What can make us independent of imported oil is a mandate that 50 percent of all light-duty vehicles be capable of burning E100 (98/2, ethanol/iso-propanol) with strict mileage requirements by Jan 1, 2017.

The 19-year attempt to promote E85 (85/15, ethanol/gasoline) as an alternative fuel has been a failure. Only 27 million gallons (0.2 percent) of the 13.2 billion gallons of the fuel ethanol made in the U.S. in 2010 went into E85. This is because E85 is being put into an engine optimized for gasoline yielding poor mileage, higher cost per mile, and more frequent refueling stops — all negatives for the consumer.

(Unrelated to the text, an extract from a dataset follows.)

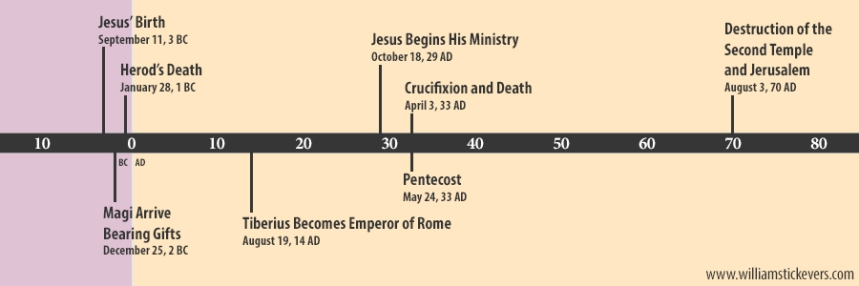 Jesus' Birth Timeline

These negatives cannot be overcome by continuing to put ethanol into an engine optimized for gasoline. The engines need to be optimized for ethanol just like the E98 engines used in the Indianapolis 500 this last Memorial Day weekend.

Engine technology exists to make competitively priced engines that can be optimized for E100 yet could still burn gasoline if E100 were not available. Millions of these engines could be made starting within a year if an all-out effort were made.

Like airbags, seat belts and unleaded fuel, however, these technologies will not come into production without a government mandate. S.187, HR 404, and HR 1687 could be changed with very few words to produce this mandate.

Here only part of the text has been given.